ACTIVITY
Continue the article on metal 3D printing from the point where it ends.

TEXT SECTION

□ □ □ □

3D Printing moves in on metal manufacturing processes

3D Printing moves in on metal manufacturing processes

Thứ bảy - 22/09/2018 08:42

3D printing with metals is affecting the way manufacturing occurs, and Australian distributor Raymax Applications reckons this is amply demonstrated by the application of SLM Solutions machines in metal manufacturing processes.

SLM Solutions Group recently released its slm 280 2018 fourth generation 280 system, the technologically advanced SLM 280 2.0, which is available with a choice of laser configurations. Users can choose between single optics (400 or 700W), dual optics (700 and 1000W) and twin optics for increased build speed (2 x 400 or 2 x 700W), the latter offering up to 80% higher build rate depending on how the component parts are arranged.

While increasing the speed at which the machine scans the powder bed greatly improves build time, SLM Solutions has also put a good deal of effort into improving the gas flow in this new system, developing sintering side plates in the build chamber that diffuse the flow of gas, avoiding turbulence and safeguarding an even quantity of powder disbursement improving quality.

The new SLM 280 2.0 system has recently been installed at Italian precision engineering company Zare to use in the manufacture of aerospace components. Zare has been working in rapid prototyping and additive manufacturing since 2009 and is implementing the SLM system to get a larger vertical space allowing benefits of better alignment, reduction in required support elements along with achieving a reduction in the tension inside the component part.

□ □ □ □

Dataset lines
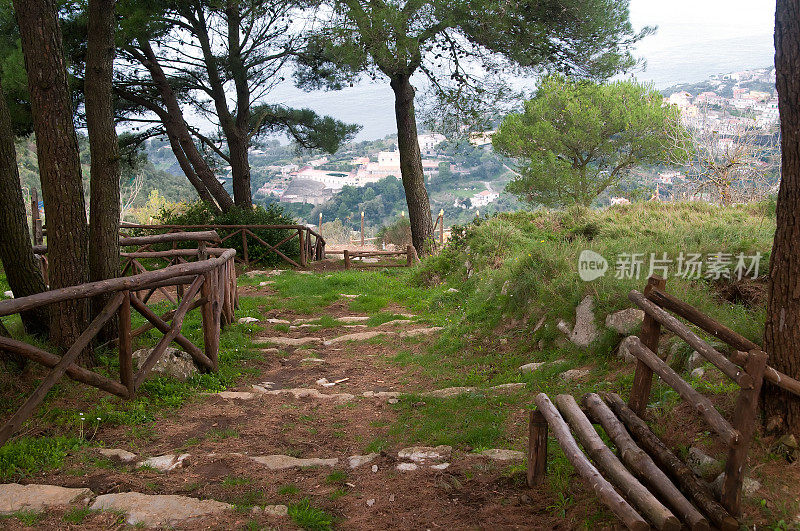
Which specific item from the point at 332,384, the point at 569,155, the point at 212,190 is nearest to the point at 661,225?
the point at 332,384

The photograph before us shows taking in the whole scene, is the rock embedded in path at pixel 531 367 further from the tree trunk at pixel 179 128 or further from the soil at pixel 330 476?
the tree trunk at pixel 179 128

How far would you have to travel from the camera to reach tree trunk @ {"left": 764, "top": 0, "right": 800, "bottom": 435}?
2.69 metres

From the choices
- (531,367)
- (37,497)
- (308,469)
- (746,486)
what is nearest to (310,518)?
(308,469)

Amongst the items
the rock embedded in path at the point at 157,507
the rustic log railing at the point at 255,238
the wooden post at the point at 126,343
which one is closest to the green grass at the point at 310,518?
the rock embedded in path at the point at 157,507

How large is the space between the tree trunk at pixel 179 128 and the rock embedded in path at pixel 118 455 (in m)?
11.9

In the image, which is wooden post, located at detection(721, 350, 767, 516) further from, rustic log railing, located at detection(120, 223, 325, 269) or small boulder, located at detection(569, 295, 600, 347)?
rustic log railing, located at detection(120, 223, 325, 269)

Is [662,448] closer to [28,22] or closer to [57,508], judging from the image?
[57,508]

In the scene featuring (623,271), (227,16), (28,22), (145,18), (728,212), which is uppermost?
(227,16)

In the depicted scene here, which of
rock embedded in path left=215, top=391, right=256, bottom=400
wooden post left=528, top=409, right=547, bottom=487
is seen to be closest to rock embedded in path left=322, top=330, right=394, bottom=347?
rock embedded in path left=215, top=391, right=256, bottom=400

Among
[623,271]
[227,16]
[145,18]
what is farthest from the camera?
[227,16]

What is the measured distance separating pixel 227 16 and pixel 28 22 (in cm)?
1110

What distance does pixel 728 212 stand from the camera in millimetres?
8625

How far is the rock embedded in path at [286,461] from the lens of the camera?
3.56m

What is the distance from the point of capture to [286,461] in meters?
3.63
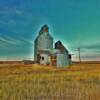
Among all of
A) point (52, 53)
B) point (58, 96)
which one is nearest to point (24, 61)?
point (52, 53)

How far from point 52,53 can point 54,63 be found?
2.40 meters

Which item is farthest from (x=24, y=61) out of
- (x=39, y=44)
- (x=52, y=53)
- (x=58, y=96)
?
(x=58, y=96)

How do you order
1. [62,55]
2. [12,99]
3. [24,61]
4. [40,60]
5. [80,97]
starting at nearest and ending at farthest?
[12,99], [80,97], [62,55], [40,60], [24,61]

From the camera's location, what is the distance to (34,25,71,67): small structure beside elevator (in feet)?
218

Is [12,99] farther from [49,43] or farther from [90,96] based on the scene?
[49,43]

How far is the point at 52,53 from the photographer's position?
6800 centimetres

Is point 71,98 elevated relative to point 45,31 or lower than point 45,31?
lower

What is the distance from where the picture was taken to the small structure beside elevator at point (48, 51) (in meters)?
66.4

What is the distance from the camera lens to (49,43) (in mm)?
74000

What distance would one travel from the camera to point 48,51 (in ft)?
229

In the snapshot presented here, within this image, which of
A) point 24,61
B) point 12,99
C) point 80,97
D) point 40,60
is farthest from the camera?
point 24,61

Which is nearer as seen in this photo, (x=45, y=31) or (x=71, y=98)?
(x=71, y=98)

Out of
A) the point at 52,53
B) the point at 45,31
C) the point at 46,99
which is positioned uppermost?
the point at 45,31

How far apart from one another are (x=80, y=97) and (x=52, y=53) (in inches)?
2073
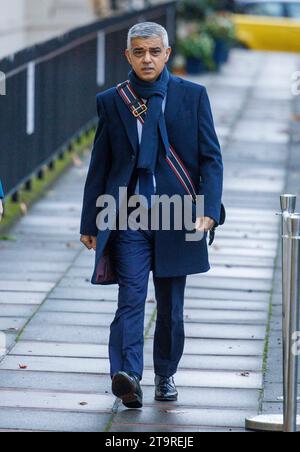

□ □ □ □

OUTPUT OF THE EXERCISE
The 280 x 280 x 365mm build chamber of the SLM 280 2.0 supports the company’s development and testing of parts for Airbus using specified metal powders, an area Zare will be adding to its already busy post-processing services, finishing of prototypes and preparation of dental and medical models.

The manufacture of parts using 3D laser systems is certainly seen as providing a key solution to parts storage for vehicle manufacturers. Already prominent car brands are using SLM 3D printing systems to manufacture parts, and with the expansion of the Industry 4.0 concept, many expect that the high cost of part storage will be replaced by on-site on-demand 3D printing.

One car company is taking the use of 3D printing even further, challenging the very way cars are manufactured, reducing costs and accelerating the production of road vehicles

SLM Solutions is partnering with Divergent 3D towards achieving this end. The two companies are working closely together to develop specific hardware and software designed to deliver strong, lightweight parts.

The founder and CEO of Divergent 3D, Kevin Czinger believes it is possible to transform the way vehicles are designed, engineered, manufactured and assembled and has already ‘printed’ a 3D chassis. This is a paradigm shift from simply printing parts to printing the overall structure of a vehicle.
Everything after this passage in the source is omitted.